John Farrell addresses speculation

BOSTON -- Toronto manager John Farrell, as expected, answered a battery of questions regarding speculation that he could succeed Bobby Valentine as Red Sox manager, reiterating that he is under contract with the Jays through the 2013 season while expressing empathy for the embattled Valentine.

"There's a lot of speculation obviously," Farrell said. "As I said last week in Toronto, I'm the manager of the Blue Jays. This is where my focus and my commitment is. I'm under contract. That's obvious. If I wasn't I wouldn't be sitting here today.

"But at the same time, we've dealt with a lot of challenges ourselves. I understand the natural connections because I worked here in the past. My focus is clearly on the Blue Jays."

Here are the highlights of his pregame media session:

Responding to the suggestion that many fans would like to see him become manager here:

"I don't know that. Again, I don't look at other situations because my focus is here. I tell you we've got a lot of challenges ourselves and getting guys back on the field. I can tell you this: Knowing what the Red Sox have gone through, with the amount of players they've lost to injury, I can empathize with Bobby and having to deal with a lot of changes to the roster. And because of that change you're always trying to filter in new guys and get an understanding of what their capabilities are and how you can best utilize them to win a ballgame.
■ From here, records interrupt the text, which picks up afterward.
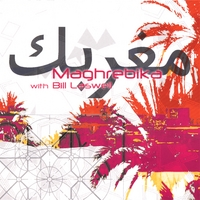 Maghrebika With Bill Laswell | Neftakhir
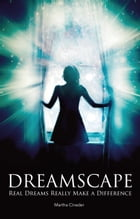 Dreamscape: Real Dreams Really Make a Difference by Martha Cinader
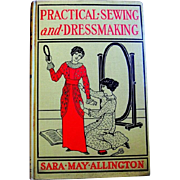 """Practical Sewing and Dressmaking"", Allington, 1913, includes Rare Sleeve Pattern"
On whether he expected so much media in Boston on Friday:

"I don't know if you can fully anticipate anything. You understand there are articles written, there are things out there. But in respect to everyone involved, my focus is right here on this dugout and this uniform."

Have the Blue Jays held discussions with him regarding his future beyond 2013?
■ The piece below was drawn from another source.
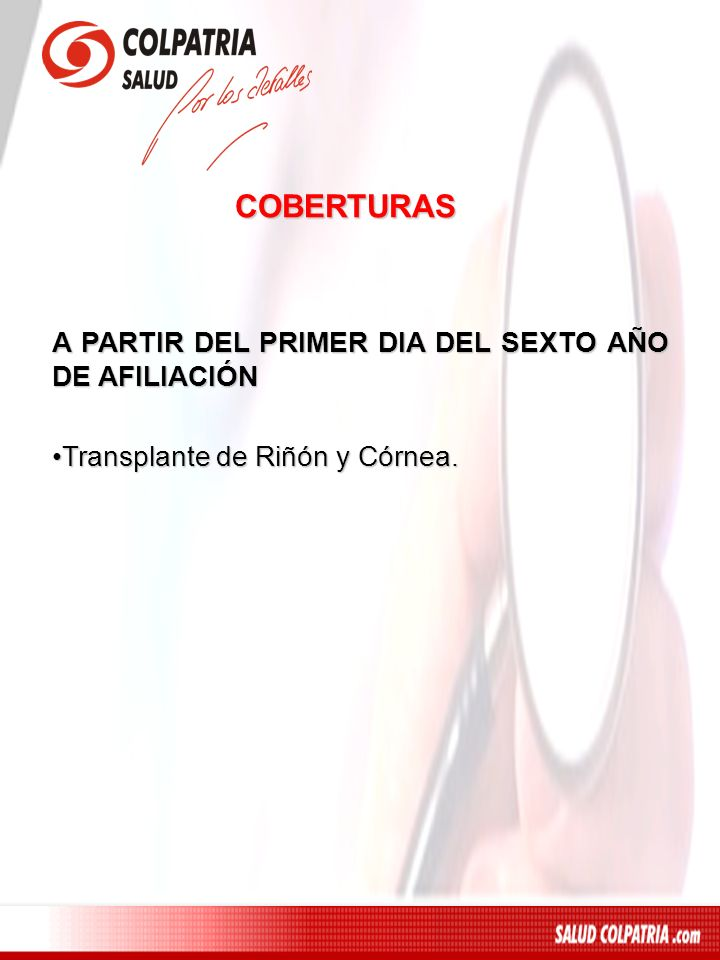 COBERTURAS A PARTIR DEL PRIMER DIA DEL SEXTO AÑO DE AFILIACIÓN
"You're putting the cart way before the horse with that. My contract is through 2013. My approach day in and day out doesn't hinge upon my status. Like I said, my attention and focus is right here."

On Terry Francona, whom he served as pitching coach for four seasons:

"He was a very successful manager. He balanced a lot of things both inside and out. He did a very good job. History and the record speaks to that.

"Through it all, one thing Tito always talked about was be true to yourself, and as long as you can look yourself in the mirror and did what you felt was the right thing to do, and that being the players come first. And as long as you keep the players first in your decision-making and your thoughts toward them, inevitably you're probably guided in the right direction to the right thing."

On working in Boston:

"There's a tremendous fan base, very passionate. The expectations are always very high, but as a competitor that's what you aspire to do and be involved in."

On how he viewed the current situation in Boston:

"I have empathy for what's going on. We've dealt with a totally equal number of injuries to marquee players, key players. You have to deal with the challenges."

On whether he feels for Valentine:

"As a manager, yes. We've had a lot of the same situations unfold. It's not easy. Definitely not easy. We came in here today with our rotation mapped out, but you're just waiting for the next call, and as it turns out, J.A. Happ is out.

"You're not only dealing with Plan A or B, both teams are on about plan T or U. That's kind of where we're at."

On his relationship with Sox management while he was here, and on what terms he left:

"I had the fortunate ability to work with guys I respect, guys I had history with even prior to working here in Boston. Whether it was Mike Hazen and I running the farm system in Cleveland, not only are they professional colleagues on some level they became personal friends. We had success. We shared a lot of challenges along the way. That's what you would hope takes place."